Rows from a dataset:
begin

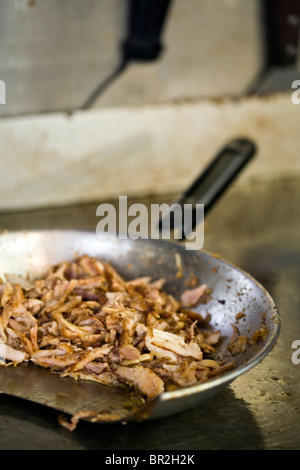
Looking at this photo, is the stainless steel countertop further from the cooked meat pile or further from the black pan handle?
the black pan handle

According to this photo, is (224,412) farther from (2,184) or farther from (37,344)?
(2,184)

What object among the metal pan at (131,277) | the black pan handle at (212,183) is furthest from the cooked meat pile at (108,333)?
the black pan handle at (212,183)

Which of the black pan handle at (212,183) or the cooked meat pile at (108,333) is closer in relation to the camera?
the cooked meat pile at (108,333)

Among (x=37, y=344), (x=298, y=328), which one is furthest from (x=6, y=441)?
(x=298, y=328)

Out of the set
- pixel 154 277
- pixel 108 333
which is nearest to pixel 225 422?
pixel 108 333

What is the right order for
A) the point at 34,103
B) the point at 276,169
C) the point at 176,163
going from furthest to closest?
the point at 276,169, the point at 176,163, the point at 34,103

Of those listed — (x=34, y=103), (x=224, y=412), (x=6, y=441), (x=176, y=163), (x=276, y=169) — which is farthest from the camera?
(x=276, y=169)

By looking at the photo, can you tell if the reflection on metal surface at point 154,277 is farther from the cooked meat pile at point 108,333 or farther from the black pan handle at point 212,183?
the black pan handle at point 212,183
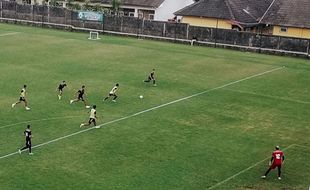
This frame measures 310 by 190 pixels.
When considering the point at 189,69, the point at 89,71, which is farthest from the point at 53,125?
the point at 189,69

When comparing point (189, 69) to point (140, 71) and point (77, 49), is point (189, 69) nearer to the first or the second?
point (140, 71)

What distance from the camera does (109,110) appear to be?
33.0 metres

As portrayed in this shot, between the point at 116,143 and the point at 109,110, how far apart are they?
610cm

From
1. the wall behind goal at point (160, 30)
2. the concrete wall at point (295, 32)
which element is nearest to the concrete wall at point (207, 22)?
the wall behind goal at point (160, 30)

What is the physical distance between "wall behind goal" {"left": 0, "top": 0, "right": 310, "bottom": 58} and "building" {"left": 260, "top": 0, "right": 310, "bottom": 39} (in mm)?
5403

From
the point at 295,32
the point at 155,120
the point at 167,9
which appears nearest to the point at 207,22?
the point at 295,32

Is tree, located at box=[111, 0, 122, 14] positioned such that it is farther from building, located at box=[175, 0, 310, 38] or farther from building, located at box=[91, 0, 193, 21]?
building, located at box=[175, 0, 310, 38]

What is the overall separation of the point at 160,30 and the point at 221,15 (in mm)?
7708

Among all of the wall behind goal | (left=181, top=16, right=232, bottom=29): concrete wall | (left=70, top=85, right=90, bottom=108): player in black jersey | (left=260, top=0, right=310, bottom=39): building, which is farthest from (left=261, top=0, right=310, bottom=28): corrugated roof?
(left=70, top=85, right=90, bottom=108): player in black jersey

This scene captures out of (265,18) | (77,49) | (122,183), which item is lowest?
(122,183)

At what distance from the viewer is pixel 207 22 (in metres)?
66.2

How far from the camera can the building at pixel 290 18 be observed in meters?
61.3

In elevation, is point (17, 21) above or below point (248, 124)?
above

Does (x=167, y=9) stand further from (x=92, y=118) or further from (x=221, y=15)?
(x=92, y=118)
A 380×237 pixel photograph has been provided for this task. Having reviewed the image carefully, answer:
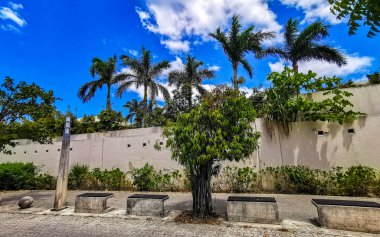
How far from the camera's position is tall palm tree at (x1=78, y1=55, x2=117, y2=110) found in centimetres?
1950

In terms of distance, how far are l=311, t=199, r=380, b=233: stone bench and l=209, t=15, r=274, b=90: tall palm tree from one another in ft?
37.6

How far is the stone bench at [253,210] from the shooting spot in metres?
4.68

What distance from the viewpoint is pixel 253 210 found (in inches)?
188

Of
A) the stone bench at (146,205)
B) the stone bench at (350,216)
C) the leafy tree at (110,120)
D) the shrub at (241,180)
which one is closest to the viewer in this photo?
the stone bench at (350,216)

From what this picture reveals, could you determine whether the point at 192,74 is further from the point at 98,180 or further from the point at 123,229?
the point at 123,229

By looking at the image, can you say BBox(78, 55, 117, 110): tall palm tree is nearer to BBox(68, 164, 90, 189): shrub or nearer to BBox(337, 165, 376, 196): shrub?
BBox(68, 164, 90, 189): shrub

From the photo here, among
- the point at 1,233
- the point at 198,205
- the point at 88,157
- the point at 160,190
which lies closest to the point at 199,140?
the point at 198,205

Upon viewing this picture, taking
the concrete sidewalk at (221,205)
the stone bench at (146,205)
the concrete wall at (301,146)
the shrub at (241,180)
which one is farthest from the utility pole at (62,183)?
the shrub at (241,180)

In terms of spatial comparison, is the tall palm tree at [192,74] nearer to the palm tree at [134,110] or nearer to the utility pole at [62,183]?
the palm tree at [134,110]

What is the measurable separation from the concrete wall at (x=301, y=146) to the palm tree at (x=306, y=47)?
5.47 meters

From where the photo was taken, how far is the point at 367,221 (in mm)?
4148

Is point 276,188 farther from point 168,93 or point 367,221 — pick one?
point 168,93

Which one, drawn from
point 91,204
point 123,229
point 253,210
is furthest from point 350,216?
point 91,204

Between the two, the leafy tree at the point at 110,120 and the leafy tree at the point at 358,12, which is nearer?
the leafy tree at the point at 358,12
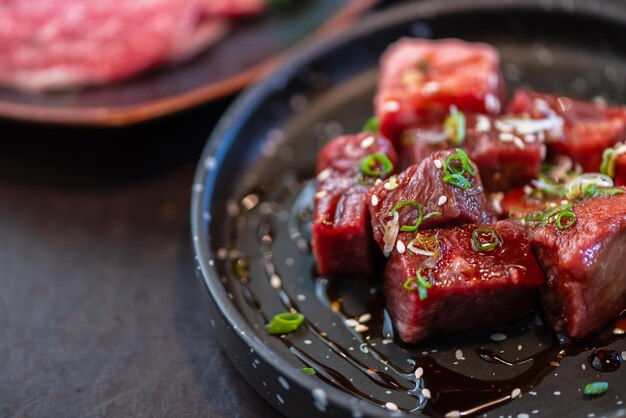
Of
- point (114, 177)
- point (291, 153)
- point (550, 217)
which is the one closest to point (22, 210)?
point (114, 177)

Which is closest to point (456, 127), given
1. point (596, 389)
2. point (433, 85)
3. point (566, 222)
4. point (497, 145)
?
point (497, 145)

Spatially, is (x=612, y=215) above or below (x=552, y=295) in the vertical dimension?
above

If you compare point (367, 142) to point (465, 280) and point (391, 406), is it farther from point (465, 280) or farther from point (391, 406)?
point (391, 406)

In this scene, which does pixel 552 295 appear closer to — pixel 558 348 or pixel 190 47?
pixel 558 348

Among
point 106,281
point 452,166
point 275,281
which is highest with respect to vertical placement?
point 452,166

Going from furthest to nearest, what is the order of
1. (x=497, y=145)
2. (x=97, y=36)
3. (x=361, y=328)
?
(x=97, y=36) < (x=497, y=145) < (x=361, y=328)

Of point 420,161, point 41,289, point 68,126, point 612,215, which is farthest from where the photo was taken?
point 68,126

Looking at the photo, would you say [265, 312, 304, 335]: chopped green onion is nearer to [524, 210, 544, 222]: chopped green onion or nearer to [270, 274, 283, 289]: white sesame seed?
[270, 274, 283, 289]: white sesame seed

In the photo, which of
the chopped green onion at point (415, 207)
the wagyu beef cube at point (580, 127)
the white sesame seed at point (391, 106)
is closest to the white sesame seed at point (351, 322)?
the chopped green onion at point (415, 207)
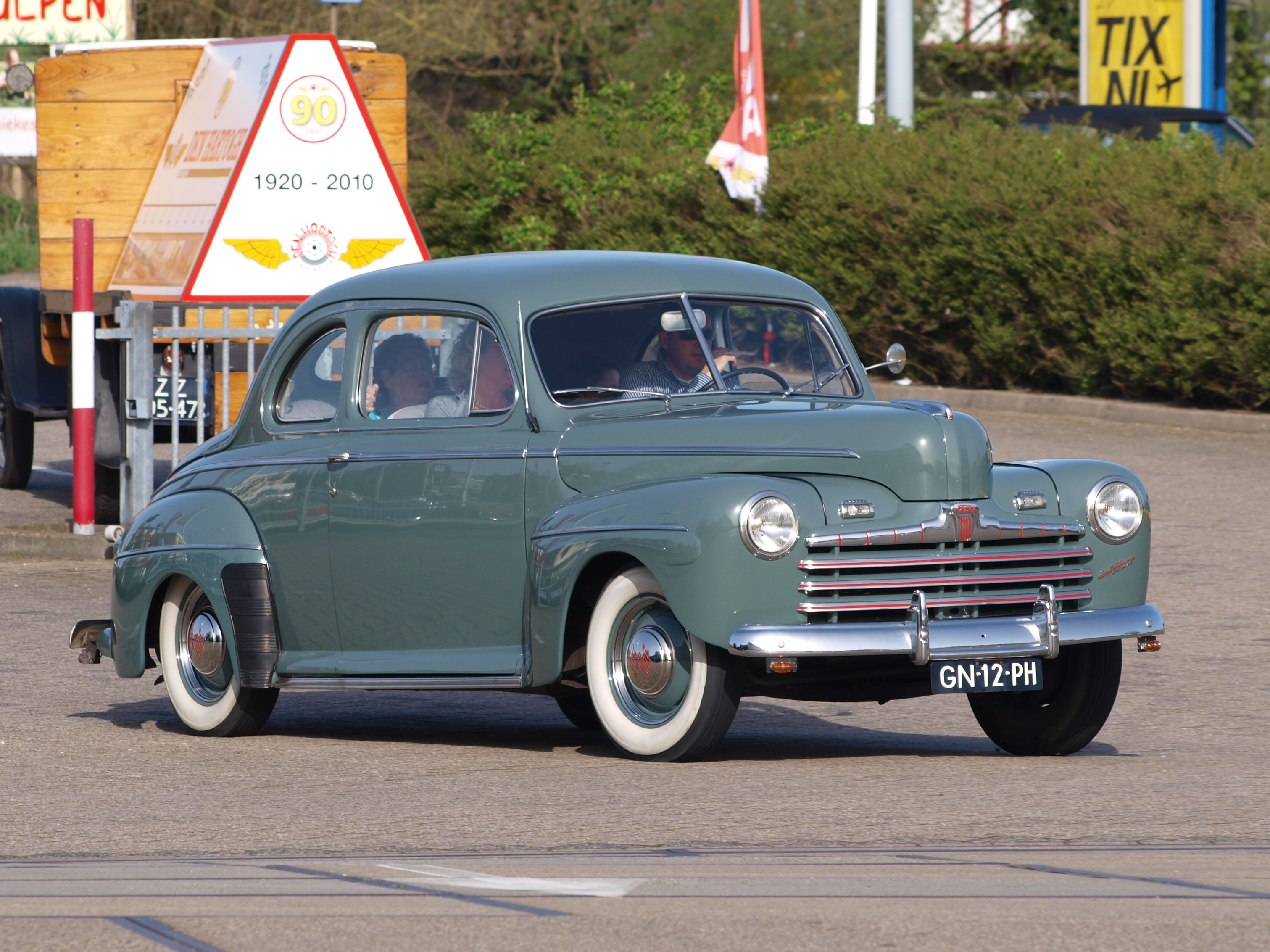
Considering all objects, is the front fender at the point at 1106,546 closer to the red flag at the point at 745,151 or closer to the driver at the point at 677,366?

end

> [The problem]:
Print the rows exactly, from the line containing "Spatially, is (x=612, y=215)" through the end of the rows, and omit the pictures.

> [The result]:
Spatially, is (x=612, y=215) above or below (x=552, y=295) in the vertical dimension?
above

If you compare point (367, 142) to point (465, 280) and point (391, 406), is it farther from point (465, 280) or farther from point (391, 406)?
point (391, 406)

In this scene, which does pixel 552 295 appear closer to — pixel 558 348 or pixel 190 47?
pixel 558 348

Among
point 106,281
point 452,166
point 275,281
which is highest with respect to vertical placement?
point 452,166

Going from furthest to nearest, what is the order of
1. (x=497, y=145)
2. (x=97, y=36)
3. (x=361, y=328)
?
(x=97, y=36) < (x=497, y=145) < (x=361, y=328)

Of point 420,161, point 41,289, point 68,126, point 612,215, which is farthest from where the photo was taken?
point 68,126

Looking at the photo, would you say [265, 312, 304, 335]: chopped green onion is nearer to [524, 210, 544, 222]: chopped green onion or nearer to [270, 274, 283, 289]: white sesame seed?
[270, 274, 283, 289]: white sesame seed

In the photo, which of
the chopped green onion at point (415, 207)
the wagyu beef cube at point (580, 127)
the white sesame seed at point (391, 106)
is closest to the white sesame seed at point (351, 322)?
the chopped green onion at point (415, 207)
Considering all objects, is the front fender at the point at 1106,546 closer to the red flag at the point at 745,151 or closer to the driver at the point at 677,366?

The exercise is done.